Polecenia >>
1 – Wypisz wszystkie nazwiska osób, które pojawiają się w tekście o wywiadzie redaktora Mazurka.
2 – Kontynuuj tekst o wywiadzie redaktora Mazurka, zaczynając zaraz po jego ostatnim zdaniu.

Załączony tekst >>
.....

Z siebie się pośmiejcie..

Było tak: redaktor Mazurek zaprosił gościa do rozmowy.  Redaktor Mazurek jest znany ze swojej bystrości i lepiej dobrze przygotować się do rozmowy zanim wypowie się pierwsze "a". 

Inaczej będzie kolejna afera.

Takich afer mielibyśmy wiele, ale tak się złożyło, że niewielu posłów PO przewinęło się przez wywiady Mazurka. Gdy Mazurek roznosił Rozenka przeszło bez echa, gdy zamęczał tą od czekoladowego ptaka też tak jakoś przeszło bokiem.

Burza zaczyna się wtedy gdy na wywiadzie wyłoży się ktokolwiek z PO.

I tak na naszych oczach wyłożyła się posłanka Platformy. Przyznaję, że wywiad był wyjątkowo nieudany dla posłanki, ale nie jest to jeszcze koniec świata. Gorsze wywiady się zdarzały w mediach i w tym wypadku posłanka nie musi oddawać legitymacji poselskiej na aukcji u Owsiaka.

Jedyne czego wszyscy sie uczepili to sprytnej prowokacji Mazurka, który poczytał posłance program wyborczy Platformy i powiedział, że to pisowski. Posłanka powiedziała to co powiedziała, a na Twitterze zaczęła się jazda.

.....

Dane wejściowe >>
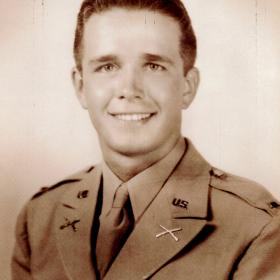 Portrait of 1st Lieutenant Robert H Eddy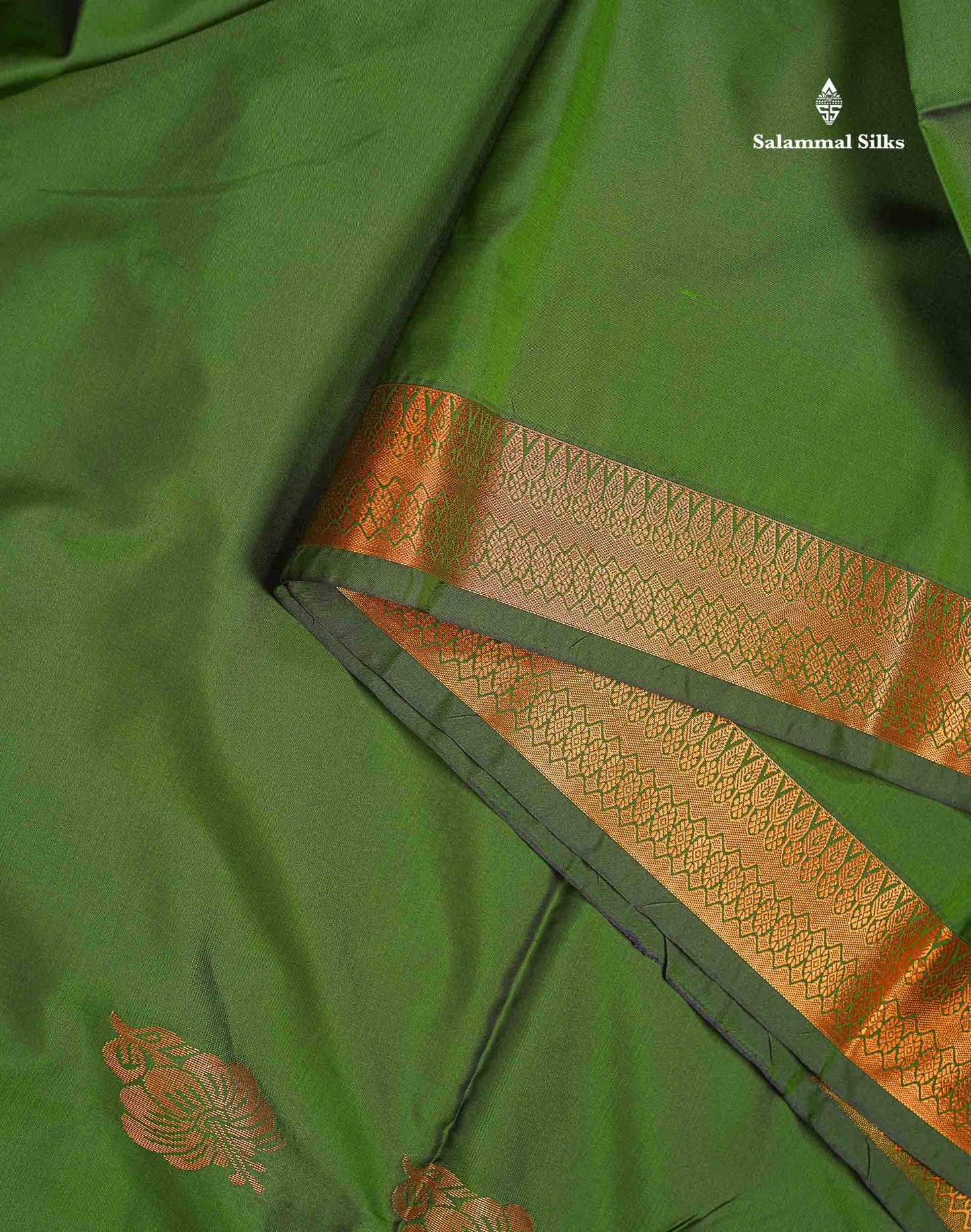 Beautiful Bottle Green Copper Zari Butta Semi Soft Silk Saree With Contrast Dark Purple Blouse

.....

Odpowiedzi do poleceń >>
1 – Mazurek, Rozenek, Owsiak

2 –
Tak sobie czytałam te wpisy i jakoś nie mogę wyjść z zażenowania. Oczywiscie na Twitterze musi być afera, najlepiej codziennie - w końcu Twitter to pole walki politycznej połączonej z zabawą i tam najłatwiej zobaczyć kto co sobą reprezentuje.

Ale gdyby odrzucić atmosferę zabawy to niestety prawda nie byłaby taka miła dla nas wszystkich.

Dlaczego?

Ja się założę, że gdyby jakiemukolwiek innemu posłowi redaktor Mazurek rzucił programem wyborczym i powiedział, że to program opozycji, byłoby to samo. 

Któż nie obiecuje mostów, przedszkoli, trawy zieleńszej, gruszki na wierzbie? Która partia nie mówi, że z nią będzie lepiej, inaczej, mądrzej a nawet piękniej? Który z polityków nie pochyla się nad bezrobotnymi czy starymi i schorowanymi? A kóryż to polityk mówi, że coś zamknie lub zburzy?

Nie chcę tutaj wybielać Platformy tylko dać pstryczka w nos Wam.

Wyborcom.

Na kogo głosujecie?

Na programy wyborcze czy na partię?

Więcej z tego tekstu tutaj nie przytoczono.